_What to do_
Swap every instance of "photographer" for "camera operator" in the listing below and reproduce it with no other changes, omitting the pictures.

_Records for the exercise_
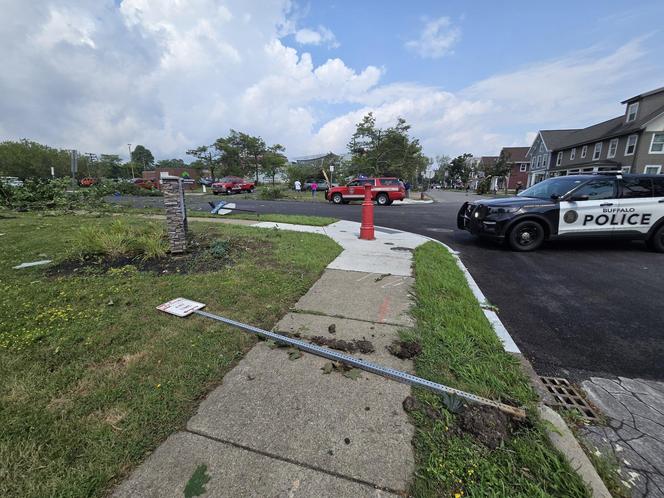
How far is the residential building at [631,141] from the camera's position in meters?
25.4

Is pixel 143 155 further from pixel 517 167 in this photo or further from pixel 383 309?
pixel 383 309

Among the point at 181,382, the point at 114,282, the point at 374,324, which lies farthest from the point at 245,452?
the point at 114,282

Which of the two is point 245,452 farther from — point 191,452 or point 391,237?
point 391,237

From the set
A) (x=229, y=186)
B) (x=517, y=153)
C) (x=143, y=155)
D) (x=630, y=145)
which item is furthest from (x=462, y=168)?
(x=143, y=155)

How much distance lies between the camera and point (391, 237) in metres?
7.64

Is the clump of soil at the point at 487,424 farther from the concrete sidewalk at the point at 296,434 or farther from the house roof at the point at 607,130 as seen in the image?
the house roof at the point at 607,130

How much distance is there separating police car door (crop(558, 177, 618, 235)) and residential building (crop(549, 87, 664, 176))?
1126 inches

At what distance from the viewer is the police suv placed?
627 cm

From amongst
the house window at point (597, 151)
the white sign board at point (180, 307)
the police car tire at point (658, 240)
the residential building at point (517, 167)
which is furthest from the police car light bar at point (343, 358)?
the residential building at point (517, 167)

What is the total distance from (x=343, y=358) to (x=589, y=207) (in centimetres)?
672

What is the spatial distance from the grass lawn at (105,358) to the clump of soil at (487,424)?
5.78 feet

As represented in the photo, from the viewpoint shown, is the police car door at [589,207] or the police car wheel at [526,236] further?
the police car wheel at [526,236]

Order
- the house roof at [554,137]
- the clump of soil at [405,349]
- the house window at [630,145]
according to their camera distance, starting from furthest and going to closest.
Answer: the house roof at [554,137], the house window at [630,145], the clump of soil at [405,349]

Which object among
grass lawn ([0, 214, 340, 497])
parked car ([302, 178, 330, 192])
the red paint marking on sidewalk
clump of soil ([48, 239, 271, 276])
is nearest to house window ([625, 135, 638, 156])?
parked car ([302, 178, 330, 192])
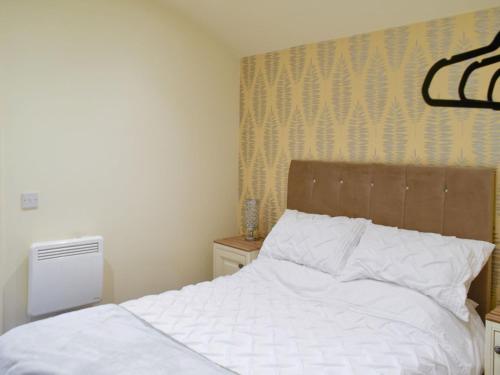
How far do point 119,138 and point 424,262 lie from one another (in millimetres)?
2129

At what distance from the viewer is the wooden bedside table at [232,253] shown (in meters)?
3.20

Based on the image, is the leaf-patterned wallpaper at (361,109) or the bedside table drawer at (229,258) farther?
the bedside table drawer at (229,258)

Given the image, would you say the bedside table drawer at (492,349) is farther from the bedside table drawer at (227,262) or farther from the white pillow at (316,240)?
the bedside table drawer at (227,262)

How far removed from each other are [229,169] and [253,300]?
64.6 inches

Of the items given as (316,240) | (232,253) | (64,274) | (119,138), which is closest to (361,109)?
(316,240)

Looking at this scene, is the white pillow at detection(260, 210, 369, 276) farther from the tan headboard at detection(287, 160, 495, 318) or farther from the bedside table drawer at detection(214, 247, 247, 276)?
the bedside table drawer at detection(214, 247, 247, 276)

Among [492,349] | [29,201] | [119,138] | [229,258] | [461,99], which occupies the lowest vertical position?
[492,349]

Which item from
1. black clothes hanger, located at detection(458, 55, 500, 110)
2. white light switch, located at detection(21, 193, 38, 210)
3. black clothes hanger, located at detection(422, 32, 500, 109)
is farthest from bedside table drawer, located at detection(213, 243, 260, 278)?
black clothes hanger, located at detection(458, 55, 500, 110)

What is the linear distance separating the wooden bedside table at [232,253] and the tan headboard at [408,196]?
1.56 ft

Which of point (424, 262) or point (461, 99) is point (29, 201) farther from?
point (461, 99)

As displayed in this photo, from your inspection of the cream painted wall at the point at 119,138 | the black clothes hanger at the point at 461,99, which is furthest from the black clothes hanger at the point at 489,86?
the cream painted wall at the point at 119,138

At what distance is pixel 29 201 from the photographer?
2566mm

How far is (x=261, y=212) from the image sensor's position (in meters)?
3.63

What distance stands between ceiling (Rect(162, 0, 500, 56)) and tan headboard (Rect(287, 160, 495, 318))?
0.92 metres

_Task response_
How far is the residential building at [631,141] from the camera's position in meters?
25.4

Is pixel 143 155 further from pixel 517 167 in this photo or further from pixel 383 309?
pixel 383 309

Among the point at 181,382, the point at 114,282, the point at 374,324, which lies farthest from the point at 245,452?
the point at 114,282

Which of the two is point 245,452 farther from — point 191,452 or point 391,237?
point 391,237

From the set
A) (x=229, y=186)
B) (x=517, y=153)
C) (x=143, y=155)
D) (x=630, y=145)
which item is furthest from (x=462, y=168)?
(x=143, y=155)

How much distance lies between the camera and point (391, 237) in metres?
7.64

Is the clump of soil at the point at 487,424 farther from the concrete sidewalk at the point at 296,434 or farther from the house roof at the point at 607,130 as seen in the image?
the house roof at the point at 607,130

How much distance is there separating police car door (crop(558, 177, 618, 235)) and residential building (crop(549, 87, 664, 176))?
1126 inches

At what distance from the viewer is the police suv placed?
627 cm

From amongst
the house window at point (597, 151)
the white sign board at point (180, 307)
the police car tire at point (658, 240)
the residential building at point (517, 167)
which is furthest from the police car light bar at point (343, 358)?
the residential building at point (517, 167)

What is the total distance from (x=343, y=358) to (x=589, y=207) (in centimetres)?
672

What is the spatial distance from the grass lawn at (105,358) to the clump of soil at (487,424)?
5.78 feet

As represented in the photo, from the viewpoint shown, is the police car door at [589,207] or the police car wheel at [526,236] further?
the police car wheel at [526,236]

Order
- the house roof at [554,137]
- the clump of soil at [405,349]
- the house window at [630,145]
according to their camera distance, starting from furthest and going to closest.
Answer: the house roof at [554,137], the house window at [630,145], the clump of soil at [405,349]

Which object among
grass lawn ([0, 214, 340, 497])
parked car ([302, 178, 330, 192])
the red paint marking on sidewalk
clump of soil ([48, 239, 271, 276])
is nearest to house window ([625, 135, 638, 156])?
parked car ([302, 178, 330, 192])
How far do point 119,138 and point 424,262 lie from one another (in millimetres)?
2129

At what distance from the viewer is the wooden bedside table at [232,253] shown (in meters)?
3.20

Based on the image, is the leaf-patterned wallpaper at (361,109) or the bedside table drawer at (229,258) farther?
the bedside table drawer at (229,258)

Given the image, would you say the bedside table drawer at (492,349) is farther from the bedside table drawer at (227,262) or farther from the white pillow at (316,240)?
the bedside table drawer at (227,262)

How far removed from each other are [229,169] and [253,300]?
64.6 inches

Of the items given as (316,240) | (232,253) | (64,274) | (119,138), which is closest to (361,109)?
(316,240)

Looking at this scene, is the white pillow at detection(260, 210, 369, 276) farther from the tan headboard at detection(287, 160, 495, 318) or farther from the bedside table drawer at detection(214, 247, 247, 276)?
the bedside table drawer at detection(214, 247, 247, 276)

Among [492,349] | [29,201] | [119,138] | [229,258] | [461,99], which occupies the lowest vertical position?
[492,349]

Which item from
1. black clothes hanger, located at detection(458, 55, 500, 110)
2. white light switch, located at detection(21, 193, 38, 210)
3. black clothes hanger, located at detection(422, 32, 500, 109)
is farthest from bedside table drawer, located at detection(213, 243, 260, 278)?
black clothes hanger, located at detection(458, 55, 500, 110)

What is the linear distance separating the wooden bedside table at [232,253] and the tan headboard at [408,196]?
1.56 ft

Which of point (424, 262) or point (461, 99) is point (29, 201) farther from?
point (461, 99)

As displayed in this photo, from your inspection of the cream painted wall at the point at 119,138 | the black clothes hanger at the point at 461,99, which is furthest from the black clothes hanger at the point at 489,86?
the cream painted wall at the point at 119,138

At what distance is pixel 29 201 from the camera operator?
2566mm

How far is (x=261, y=212) from the image sensor's position (in meters)?
3.63

What distance stands between ceiling (Rect(162, 0, 500, 56)) and tan headboard (Rect(287, 160, 495, 318))?
0.92 metres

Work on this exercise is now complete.